Nope, Equinix is one of the world’s largest colocation data center companies, and I was hired on to help develop and build a new marketing project called Equinix Forum, a content marketing portal that espouses Equinix customer’s expertise and related marketing collateral.

Recently, I finished reading Tubes: A Journey to the Center of the Internet. The book focuses on the physical location of the internet. “Is there one?” the author Andrew Blum asks repeatedly, as he tours countless data centers looking for the one hub, the one server, to which we all plug in.

Tubes is popular at Equinix because Blum spends a good amount of his book touring Equinix data centers, and he praises the company a good amount for its founders, its network-neutral structure, and the speed at which the company has grown and its datacenters have proliferated.

You haven’t heard of Equinix? There may be a reason for that. 

A key discussion within Tubes is the mystery that enshrouds these large data centers. With the advent and propagation of Cloud computing, more and more of our personal data–our personal lives–is stored on machines to which we have less than 0 access to. The recent Jennifer Lawrence nude photo scandal stressed the dangerous nature of this dichotomy; it’s a point of tension frequently found in the news. Facebook is almost constantly under fire for its handling of its users information, even their emotions.

Equinix actually offers Blum a number of fairly transparent visits–especially in comparison to Google who only let him into their unmarked buildings as far as the cafeteria–but even discussing what companies locate within Equinix is generally frowned upon.

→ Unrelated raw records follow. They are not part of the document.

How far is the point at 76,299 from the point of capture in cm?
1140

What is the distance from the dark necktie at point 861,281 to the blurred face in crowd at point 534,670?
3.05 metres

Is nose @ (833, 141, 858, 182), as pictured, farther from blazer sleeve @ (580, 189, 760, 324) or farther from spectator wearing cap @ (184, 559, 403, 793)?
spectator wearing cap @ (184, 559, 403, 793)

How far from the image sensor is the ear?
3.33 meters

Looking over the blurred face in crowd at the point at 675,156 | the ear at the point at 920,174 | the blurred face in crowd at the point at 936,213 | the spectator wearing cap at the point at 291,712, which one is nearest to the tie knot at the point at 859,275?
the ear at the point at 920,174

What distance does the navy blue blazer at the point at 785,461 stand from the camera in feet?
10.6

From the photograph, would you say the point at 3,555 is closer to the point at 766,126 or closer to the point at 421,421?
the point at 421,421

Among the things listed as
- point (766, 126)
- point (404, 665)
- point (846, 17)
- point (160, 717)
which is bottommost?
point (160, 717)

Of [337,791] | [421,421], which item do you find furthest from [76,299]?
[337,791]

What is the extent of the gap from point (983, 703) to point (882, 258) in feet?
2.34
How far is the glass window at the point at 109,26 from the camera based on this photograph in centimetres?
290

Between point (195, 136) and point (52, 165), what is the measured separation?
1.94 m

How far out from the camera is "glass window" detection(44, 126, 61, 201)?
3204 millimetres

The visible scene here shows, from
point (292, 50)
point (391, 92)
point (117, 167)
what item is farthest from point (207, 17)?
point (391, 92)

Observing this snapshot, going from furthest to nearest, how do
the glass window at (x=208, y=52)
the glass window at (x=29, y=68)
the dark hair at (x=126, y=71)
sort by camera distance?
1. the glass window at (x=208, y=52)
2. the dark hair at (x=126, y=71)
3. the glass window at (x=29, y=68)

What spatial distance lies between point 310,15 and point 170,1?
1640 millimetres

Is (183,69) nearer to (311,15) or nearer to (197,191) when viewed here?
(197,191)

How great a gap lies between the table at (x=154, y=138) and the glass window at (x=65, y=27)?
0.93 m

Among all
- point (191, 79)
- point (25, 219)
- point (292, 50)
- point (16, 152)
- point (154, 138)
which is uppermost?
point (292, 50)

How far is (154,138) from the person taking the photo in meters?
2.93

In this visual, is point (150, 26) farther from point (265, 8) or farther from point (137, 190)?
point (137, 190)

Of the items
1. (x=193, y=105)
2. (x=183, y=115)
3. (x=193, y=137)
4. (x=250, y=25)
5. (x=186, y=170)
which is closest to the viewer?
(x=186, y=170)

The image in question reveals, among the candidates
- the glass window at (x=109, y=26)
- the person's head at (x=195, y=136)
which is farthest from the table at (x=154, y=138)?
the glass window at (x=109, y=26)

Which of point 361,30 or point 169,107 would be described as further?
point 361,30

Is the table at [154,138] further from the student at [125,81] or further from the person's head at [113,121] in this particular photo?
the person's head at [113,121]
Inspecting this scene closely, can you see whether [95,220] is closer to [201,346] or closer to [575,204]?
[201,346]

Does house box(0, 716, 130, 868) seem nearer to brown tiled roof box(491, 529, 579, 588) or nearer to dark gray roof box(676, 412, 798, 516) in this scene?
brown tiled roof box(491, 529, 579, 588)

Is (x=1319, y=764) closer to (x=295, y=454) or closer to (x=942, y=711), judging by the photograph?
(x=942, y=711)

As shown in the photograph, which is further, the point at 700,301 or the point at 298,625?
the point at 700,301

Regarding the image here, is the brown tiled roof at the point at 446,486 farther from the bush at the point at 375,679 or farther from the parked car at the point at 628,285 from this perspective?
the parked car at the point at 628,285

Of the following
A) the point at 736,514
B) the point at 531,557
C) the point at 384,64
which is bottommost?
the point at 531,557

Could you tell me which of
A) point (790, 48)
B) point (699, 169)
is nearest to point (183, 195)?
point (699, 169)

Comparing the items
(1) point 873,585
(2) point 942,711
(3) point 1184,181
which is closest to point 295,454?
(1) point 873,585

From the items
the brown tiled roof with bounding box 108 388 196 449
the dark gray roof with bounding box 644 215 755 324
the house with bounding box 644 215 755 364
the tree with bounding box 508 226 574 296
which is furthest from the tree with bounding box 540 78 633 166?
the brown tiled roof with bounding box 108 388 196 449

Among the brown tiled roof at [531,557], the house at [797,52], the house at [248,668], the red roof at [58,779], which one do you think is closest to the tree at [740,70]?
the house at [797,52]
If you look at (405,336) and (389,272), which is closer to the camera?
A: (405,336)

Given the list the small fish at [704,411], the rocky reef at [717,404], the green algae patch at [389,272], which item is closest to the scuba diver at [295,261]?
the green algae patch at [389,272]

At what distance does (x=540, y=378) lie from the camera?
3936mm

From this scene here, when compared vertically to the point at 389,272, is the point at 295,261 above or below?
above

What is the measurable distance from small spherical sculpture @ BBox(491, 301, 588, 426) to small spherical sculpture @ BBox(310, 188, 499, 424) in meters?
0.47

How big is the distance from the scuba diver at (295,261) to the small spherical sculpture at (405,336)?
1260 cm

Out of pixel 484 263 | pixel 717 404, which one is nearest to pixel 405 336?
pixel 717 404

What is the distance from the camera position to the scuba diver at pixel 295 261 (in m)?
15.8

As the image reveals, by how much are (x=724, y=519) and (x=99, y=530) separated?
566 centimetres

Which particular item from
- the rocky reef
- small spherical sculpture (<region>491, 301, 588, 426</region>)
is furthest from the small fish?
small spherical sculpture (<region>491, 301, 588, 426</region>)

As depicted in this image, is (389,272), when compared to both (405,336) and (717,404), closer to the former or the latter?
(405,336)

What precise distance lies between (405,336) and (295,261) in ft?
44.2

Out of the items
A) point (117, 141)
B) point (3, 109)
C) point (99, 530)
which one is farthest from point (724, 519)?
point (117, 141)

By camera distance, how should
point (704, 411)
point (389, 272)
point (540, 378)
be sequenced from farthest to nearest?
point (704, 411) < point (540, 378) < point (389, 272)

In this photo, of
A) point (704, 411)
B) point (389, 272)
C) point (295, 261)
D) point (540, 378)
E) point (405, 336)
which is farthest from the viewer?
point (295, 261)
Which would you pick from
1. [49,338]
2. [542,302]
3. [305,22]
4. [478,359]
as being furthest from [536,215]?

After all: knowledge is power, and knowledge is information. That hackneyed marketing phrase, Big Data, has proved itself so far as the mass accumulation of every measurable aspect of each of our individual lives, harvested and stored in large warehouses that very few are privy to.

Like they say: if you aren’t paying for a service, you are the product being sold.

The Human Network

What’s most interesting about Tubes however is Blum’s emphasis on the human relationships that underline this now critically important physical infrastructure. Colocation companies like Equinix provide a space where companies can make direct connections to each other servers (cross-connects). Behind these physical connections are personal connections and any number of drinks, company dinners, and otherwise casually-brokered deals.

Blum comes to find that as a network there’s not necessarily any defined physical center of the Internet. Rather, IT infrastructure is surprisingly reliant on the ebb and flow of a number of important and seemingly haphazard personal relationships. The health of the internet as a system, relies heavily on the health of our efforts as social entities.

It makes sense that behind the digital network is a network of well-coordinated professionals, but I think Blum’s point is that it is easy to forget, amidst the woosh and whirl of technology, that at the heart of this sometimes seamlessly-functioning system is unadorned, and fickle humanity.